Celestina lloró y dijo que no, no lo sabía. Desconocían al padre y a la madre del niño que se robaron del alcázar; ahora sólo sabían quién era la madre del niño que iba a nacer, mas no su padre…
—¿Nunca te tocó Jerónimo, tu marido?
—Nunca, te lo juro.
—Pero yo sí.
—Tú y Felipe, los dos.
—Se mezclaron nuestras leches; pobre de ti; ¿qué nacerá…?
—Y tres viejos en el bosque, uno tras otro…
—Y el primero, entonces, ¿quién fue el primero?
—El primer hombre…
—Sí…
—El Señor, el padre de Felipe; Felipe no se atrevió; su padre me desvirgó, la noche de mis bodas…
—Entonces tú sabías…
—¿Quién era Felipe? Lo supe siempre.
—Ay, mujer, debiste hablar; no hubieran muerto esos inocentes…
—¿Tú hubieras cambiado todo el placer del mundo por toda la justicia del mundo?
—Tienes razón; quizás no.
—Y ahora mismo, ¿cambiarías la sabiduría por la venganza?

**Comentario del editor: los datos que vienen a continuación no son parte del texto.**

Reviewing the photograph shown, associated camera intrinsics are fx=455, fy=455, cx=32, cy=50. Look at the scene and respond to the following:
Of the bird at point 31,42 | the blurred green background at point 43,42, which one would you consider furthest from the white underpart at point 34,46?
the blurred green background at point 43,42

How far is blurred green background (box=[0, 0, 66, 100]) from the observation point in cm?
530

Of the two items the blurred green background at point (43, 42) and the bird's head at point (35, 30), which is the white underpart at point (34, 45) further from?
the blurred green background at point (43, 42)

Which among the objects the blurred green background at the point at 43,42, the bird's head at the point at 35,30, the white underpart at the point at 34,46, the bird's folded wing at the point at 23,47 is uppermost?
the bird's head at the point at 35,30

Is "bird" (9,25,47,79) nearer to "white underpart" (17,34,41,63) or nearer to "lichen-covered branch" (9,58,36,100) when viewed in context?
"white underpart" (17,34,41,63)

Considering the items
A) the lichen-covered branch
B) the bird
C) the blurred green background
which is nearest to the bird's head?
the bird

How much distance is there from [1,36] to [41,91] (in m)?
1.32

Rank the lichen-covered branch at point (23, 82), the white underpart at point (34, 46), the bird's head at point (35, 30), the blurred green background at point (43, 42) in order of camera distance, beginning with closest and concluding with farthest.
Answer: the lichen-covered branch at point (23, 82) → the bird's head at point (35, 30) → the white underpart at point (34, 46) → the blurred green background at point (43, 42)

—Todavía no. Necesito saber para luego actuar.
—Yo también, Ludovico.
—Mezcladas andan las leches, te digo. Nunca sabremos quién fue el padre de tu hijo.

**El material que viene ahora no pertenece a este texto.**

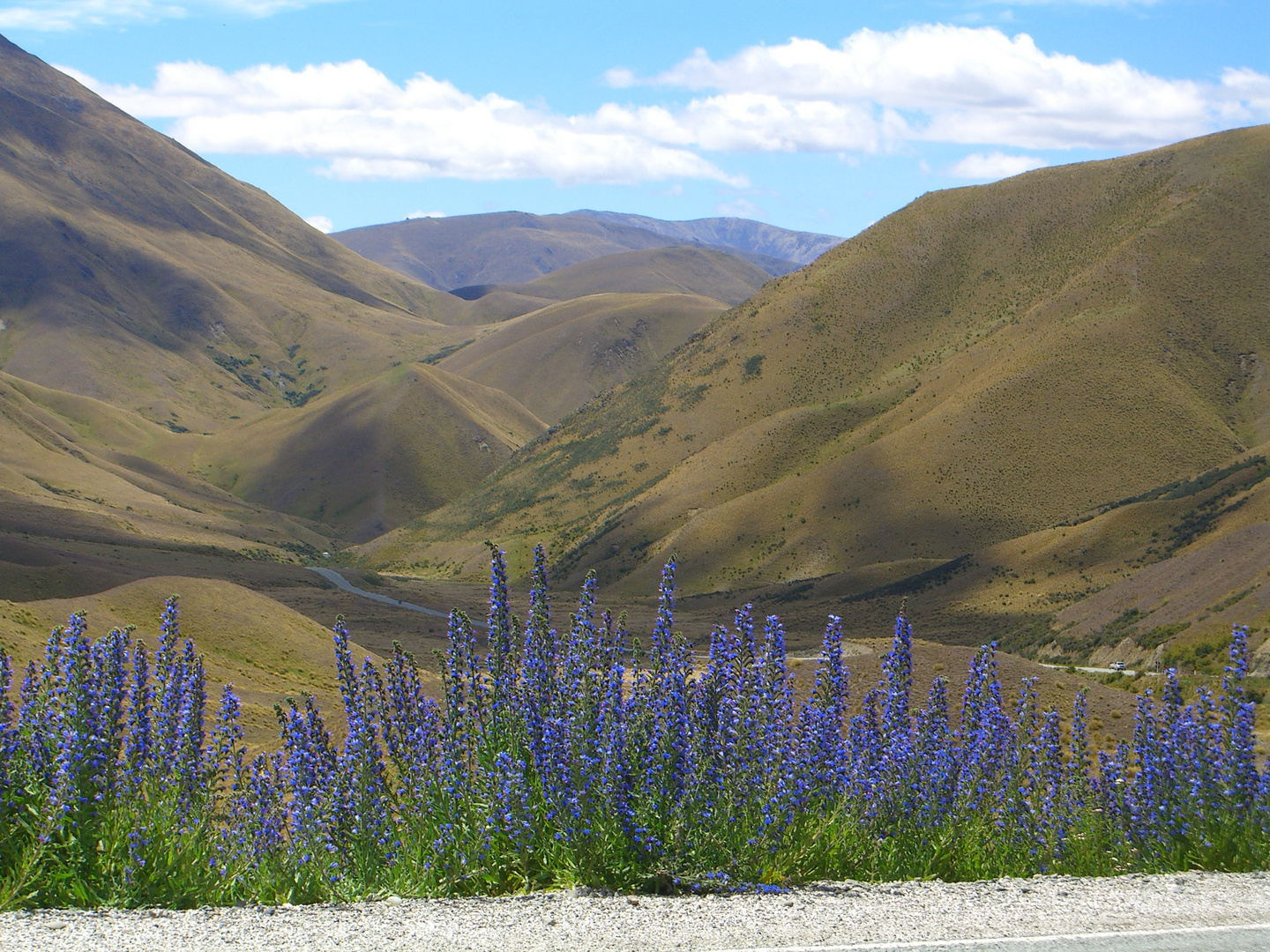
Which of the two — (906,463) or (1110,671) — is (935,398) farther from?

—Yo forniqué con el demonio, Ludovico.
El niño de Celestina nació una turbia noche de marzo. Vinieron las comadronas. El aire de Toledo era verde, y de negra plata su cielo. La judería, bajo palio de fósforo ardiente, se guarecía de la tormenta con hondas plegarias. Los rayos eran lanzas sin sangre. El niño nació con los pies por delante. Tenía seis dedos en cada uno, y una cruz encarnada en la espalda.
Cuando Ludovico le llevó a presentarlo a la sinagoga, saludó con reverencia a su protector, el letrado anciano. Levantó la mirada y vio que en la estrella del pecho refulgía, allí inscrito, el número dos.

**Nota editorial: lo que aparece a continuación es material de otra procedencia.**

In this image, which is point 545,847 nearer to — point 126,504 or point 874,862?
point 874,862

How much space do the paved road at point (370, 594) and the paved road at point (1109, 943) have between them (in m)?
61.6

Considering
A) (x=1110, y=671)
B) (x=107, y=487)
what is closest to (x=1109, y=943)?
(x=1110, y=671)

Y así, el Anciano entre los ancianos, a fin de reparar la culpa de su creación, que fue su ausencia del mundo y la causa de la caída común de Dios y de los hombres, concibió una redención a fin de manifestarse entre los hombres y permanecer presente entre ellos. Mas como no podía encarnar en figura humana, ni ser representado por icono alguno, ni siquiera con exclamación o punto, sin perder su forma desconocida entre lo desconocido, manifestóse en los principios mismos de la nueva vida. Que fueron éstos. Confúndanse la vida y el pensamiento. Cuanto es pensado, es. Cuanto es, es pensado. Y siendo esto así, todas las almas humanas, antes de descender al mundo, habrán existido ante Dios, en el cielo, pues allí, siendo pensadas, fueron ya. Pero antes de venir al mundo, cada alma se compone de una mujer y un hombre reunidos en un solo ser. Al descender a la tierra, las dos mitades se separan y vanse a animar dos cuerpos diferentes. Conforme a las obras que hagan y a los caminos que sigan en la tierra, las almas, si obran con amor y siguen los caminos del amor, volverán a reunirse al morir. Mas si no lo hicieren, las almas pasarán por tantos cuerpos como sea necesario para que encarnen al amor. Así se posesionan las almas malditas de los cuerpos vivientes, y temible es la lucha dentro de cada hombre: un alma anterior, incompleta y condenada a errar por su falta de amor, se posesiona de una parcela de cada alma nueva que ha nacido en busca de amor. Mas habiendo existido ante Dios, en el cielo, todo lo que las almas aprendan en la tierra lo habrán sabido desde antes. Y siendo esto así, cuanto ha existido en el pasado existirá también en el porvenir, y cuanto será ya ha sido. Y siendo esto así, nada nace y nada perece de una manera absoluta. Las cosas, simplemente, cambian de lugar.